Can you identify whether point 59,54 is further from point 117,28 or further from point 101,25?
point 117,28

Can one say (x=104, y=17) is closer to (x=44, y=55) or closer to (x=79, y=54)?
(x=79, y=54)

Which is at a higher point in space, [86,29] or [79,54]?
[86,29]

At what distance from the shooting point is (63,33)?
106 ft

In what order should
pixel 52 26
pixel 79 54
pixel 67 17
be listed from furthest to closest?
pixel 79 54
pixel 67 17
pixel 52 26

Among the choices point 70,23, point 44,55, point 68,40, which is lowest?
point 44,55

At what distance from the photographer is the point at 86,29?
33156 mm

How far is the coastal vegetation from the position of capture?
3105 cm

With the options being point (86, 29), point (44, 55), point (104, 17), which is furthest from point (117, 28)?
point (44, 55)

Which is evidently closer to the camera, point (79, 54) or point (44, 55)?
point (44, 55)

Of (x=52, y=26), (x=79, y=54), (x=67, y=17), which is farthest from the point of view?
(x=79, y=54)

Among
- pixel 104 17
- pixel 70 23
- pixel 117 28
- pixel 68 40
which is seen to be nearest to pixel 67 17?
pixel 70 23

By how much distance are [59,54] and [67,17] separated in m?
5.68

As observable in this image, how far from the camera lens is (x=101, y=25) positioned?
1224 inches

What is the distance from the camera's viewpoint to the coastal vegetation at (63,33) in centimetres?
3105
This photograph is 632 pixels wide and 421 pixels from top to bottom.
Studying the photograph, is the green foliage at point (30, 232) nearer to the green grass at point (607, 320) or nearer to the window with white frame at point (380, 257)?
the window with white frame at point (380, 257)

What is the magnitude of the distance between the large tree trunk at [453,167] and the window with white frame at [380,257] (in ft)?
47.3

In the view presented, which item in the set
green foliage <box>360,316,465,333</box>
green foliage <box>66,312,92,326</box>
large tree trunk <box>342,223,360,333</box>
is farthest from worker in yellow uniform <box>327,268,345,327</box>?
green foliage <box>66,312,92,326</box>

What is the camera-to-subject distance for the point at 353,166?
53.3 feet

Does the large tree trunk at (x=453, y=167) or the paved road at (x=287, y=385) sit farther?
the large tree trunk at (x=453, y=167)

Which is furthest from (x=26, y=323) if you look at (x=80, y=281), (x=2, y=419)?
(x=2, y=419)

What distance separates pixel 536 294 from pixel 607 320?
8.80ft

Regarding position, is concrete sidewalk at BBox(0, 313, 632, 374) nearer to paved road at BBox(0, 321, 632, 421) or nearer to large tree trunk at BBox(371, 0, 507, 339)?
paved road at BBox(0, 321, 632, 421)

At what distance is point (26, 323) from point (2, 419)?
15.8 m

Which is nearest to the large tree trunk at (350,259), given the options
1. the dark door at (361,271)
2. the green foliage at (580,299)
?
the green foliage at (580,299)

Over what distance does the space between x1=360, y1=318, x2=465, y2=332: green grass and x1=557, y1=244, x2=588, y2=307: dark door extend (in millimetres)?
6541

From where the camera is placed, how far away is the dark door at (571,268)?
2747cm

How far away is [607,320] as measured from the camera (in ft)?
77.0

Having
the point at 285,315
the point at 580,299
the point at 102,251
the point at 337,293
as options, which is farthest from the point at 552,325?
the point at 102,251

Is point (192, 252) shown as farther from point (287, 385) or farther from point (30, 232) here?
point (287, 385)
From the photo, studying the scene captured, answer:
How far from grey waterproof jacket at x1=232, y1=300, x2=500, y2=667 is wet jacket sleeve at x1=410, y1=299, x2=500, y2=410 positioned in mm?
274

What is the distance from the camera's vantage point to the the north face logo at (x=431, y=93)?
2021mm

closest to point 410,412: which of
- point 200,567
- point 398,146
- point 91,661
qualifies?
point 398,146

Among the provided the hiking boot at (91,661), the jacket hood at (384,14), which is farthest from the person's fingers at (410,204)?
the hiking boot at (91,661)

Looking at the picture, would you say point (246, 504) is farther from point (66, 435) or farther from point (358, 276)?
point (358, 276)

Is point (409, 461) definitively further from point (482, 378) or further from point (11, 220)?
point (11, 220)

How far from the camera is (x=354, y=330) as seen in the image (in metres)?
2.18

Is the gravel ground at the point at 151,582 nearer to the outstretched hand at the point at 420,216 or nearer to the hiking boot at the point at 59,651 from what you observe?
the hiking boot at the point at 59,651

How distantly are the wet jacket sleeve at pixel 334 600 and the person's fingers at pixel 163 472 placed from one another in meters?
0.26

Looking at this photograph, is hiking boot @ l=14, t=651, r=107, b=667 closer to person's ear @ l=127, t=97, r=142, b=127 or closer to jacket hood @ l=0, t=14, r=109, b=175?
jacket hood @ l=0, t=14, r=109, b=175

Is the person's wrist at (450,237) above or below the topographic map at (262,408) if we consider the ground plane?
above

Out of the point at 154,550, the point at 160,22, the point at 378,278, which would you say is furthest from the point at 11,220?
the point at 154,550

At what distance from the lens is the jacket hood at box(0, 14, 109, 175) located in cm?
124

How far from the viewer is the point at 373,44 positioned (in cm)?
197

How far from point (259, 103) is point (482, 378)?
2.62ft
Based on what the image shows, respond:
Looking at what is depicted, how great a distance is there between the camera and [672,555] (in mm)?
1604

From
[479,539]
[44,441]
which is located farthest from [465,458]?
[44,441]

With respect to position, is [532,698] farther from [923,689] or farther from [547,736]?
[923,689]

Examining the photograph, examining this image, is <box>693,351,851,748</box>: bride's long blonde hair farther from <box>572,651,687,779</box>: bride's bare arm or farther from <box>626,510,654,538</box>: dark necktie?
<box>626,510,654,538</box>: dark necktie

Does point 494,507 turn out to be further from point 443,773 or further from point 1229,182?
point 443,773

Aim
Print out every record again, exactly and in full.

Written response
Can you identify whether point 59,54 is further from point 117,28 or further from point 101,25?
point 117,28

Can one say (x=104, y=17) is closer to (x=44, y=55) or closer to (x=79, y=54)?
(x=79, y=54)

Which is at a higher point in space, [86,29] or [79,54]?
[86,29]

At what distance from the shooting point is (63,33)?
106 ft

In what order should
pixel 52 26
pixel 79 54
pixel 67 17
be listed from furthest to closest?
pixel 79 54
pixel 67 17
pixel 52 26

Among the choices point 70,23, point 44,55, point 68,40, which is lowest?
point 44,55

At what distance from the photographer is the point at 86,29?
33156 mm

How far is the coastal vegetation from the position of capture?
3105 cm

With the options being point (86, 29), point (44, 55), point (104, 17), which is furthest from point (117, 28)?
point (44, 55)

Which is evidently closer to the camera, point (79, 54) or point (44, 55)?
point (44, 55)

Of (x=52, y=26), (x=79, y=54), (x=67, y=17), which is farthest from the point of view?
(x=79, y=54)

Among
- pixel 104 17
- pixel 70 23
- pixel 117 28
- pixel 68 40
which is seen to be nearest to pixel 67 17?
pixel 70 23

By how much distance are [59,54] and [67,17] separated in m?
5.68

As observable in this image, how far from the camera lens is (x=101, y=25) positioned?
1224 inches

What is the distance from the camera's viewpoint to the coastal vegetation at (63,33) in centimetres?
3105
This photograph is 632 pixels wide and 421 pixels from top to bottom.
Studying the photograph, is the green foliage at point (30, 232) nearer to the green grass at point (607, 320) or nearer to the window with white frame at point (380, 257)?
the window with white frame at point (380, 257)

What is the magnitude of the distance between the large tree trunk at [453,167] and the window with white frame at [380,257] (in ft)?
47.3

In the view presented, which item in the set
green foliage <box>360,316,465,333</box>
green foliage <box>66,312,92,326</box>
large tree trunk <box>342,223,360,333</box>
is farthest from worker in yellow uniform <box>327,268,345,327</box>?
green foliage <box>66,312,92,326</box>

What is the camera-to-subject distance for the point at 353,166?
53.3 feet

Does the large tree trunk at (x=453, y=167) or the paved road at (x=287, y=385) sit farther?
the large tree trunk at (x=453, y=167)

Which is furthest from (x=26, y=323) if you look at (x=80, y=281), (x=2, y=419)?
(x=2, y=419)

What distance separates pixel 536 294 from pixel 607 320?
8.80ft

Regarding position, is concrete sidewalk at BBox(0, 313, 632, 374) nearer to paved road at BBox(0, 321, 632, 421) or nearer to large tree trunk at BBox(371, 0, 507, 339)?
paved road at BBox(0, 321, 632, 421)

At what distance is point (26, 323) from point (2, 419)?
15.8 m

Which is nearest to the large tree trunk at (350,259), given the options
1. the dark door at (361,271)
2. the green foliage at (580,299)
?
the green foliage at (580,299)

Over what distance does the space between x1=360, y1=318, x2=465, y2=332: green grass and x1=557, y1=244, x2=588, y2=307: dark door extend (in millimetres)?
6541

From where the camera is placed, how far away is the dark door at (571,268)?
2747cm

How far away is [607,320] as measured from the camera (in ft)?
77.0

Having
the point at 285,315
the point at 580,299
the point at 102,251
the point at 337,293
as options, which is farthest from the point at 552,325?
the point at 102,251

Is point (192, 252) shown as farther from point (287, 385) or farther from point (30, 232) here?
point (287, 385)
From the photo, studying the scene captured, answer:
How far from grey waterproof jacket at x1=232, y1=300, x2=500, y2=667 is wet jacket sleeve at x1=410, y1=299, x2=500, y2=410 positioned in mm?
274

What is the distance from the camera's vantage point to the the north face logo at (x=431, y=93)?
2021mm

closest to point 410,412: which of
- point 200,567
- point 398,146
- point 91,661
qualifies?
point 398,146

Among the provided the hiking boot at (91,661), the jacket hood at (384,14), which is farthest from the person's fingers at (410,204)?
the hiking boot at (91,661)

Looking at the picture, would you say point (246, 504) is farther from point (66, 435) or farther from point (358, 276)?
point (358, 276)

Is point (409, 461) definitively further from point (482, 378) or further from point (11, 220)?
point (11, 220)

How far from the camera is (x=354, y=330) as seen in the image (in metres)?
2.18

Is the gravel ground at the point at 151,582 nearer to the outstretched hand at the point at 420,216 or nearer to the hiking boot at the point at 59,651 from what you observe?
the hiking boot at the point at 59,651

How distantly are the wet jacket sleeve at pixel 334 600 and the person's fingers at pixel 163 472 placed from one another in meters?
0.26

Looking at this photograph, is hiking boot @ l=14, t=651, r=107, b=667 closer to person's ear @ l=127, t=97, r=142, b=127 or closer to jacket hood @ l=0, t=14, r=109, b=175?
jacket hood @ l=0, t=14, r=109, b=175

Is the person's wrist at (450,237) above or below the topographic map at (262,408) if we consider the ground plane?
above

Out of the point at 154,550, the point at 160,22, the point at 378,278, which would you say is furthest from the point at 11,220?
the point at 154,550

At what distance from the lens is the jacket hood at box(0, 14, 109, 175) located in cm?
124

How far from the viewer is the point at 373,44 positioned (in cm)?
197

How far from point (259, 103) is point (482, 378)?
2.62ft
Based on what the image shows, respond:
Looking at what is depicted, how great a distance is there between the camera and [672,555] (in mm)?
1604

From
[479,539]
[44,441]
which is located farthest from [465,458]?
[44,441]

With respect to position, is [532,698] farther from [923,689] or farther from [547,736]?
[923,689]

Examining the photograph, examining this image, is <box>693,351,851,748</box>: bride's long blonde hair farther from <box>572,651,687,779</box>: bride's bare arm or farther from <box>626,510,654,538</box>: dark necktie?
<box>626,510,654,538</box>: dark necktie

Does point 494,507 turn out to be further from point 443,773 or further from point 1229,182?
point 443,773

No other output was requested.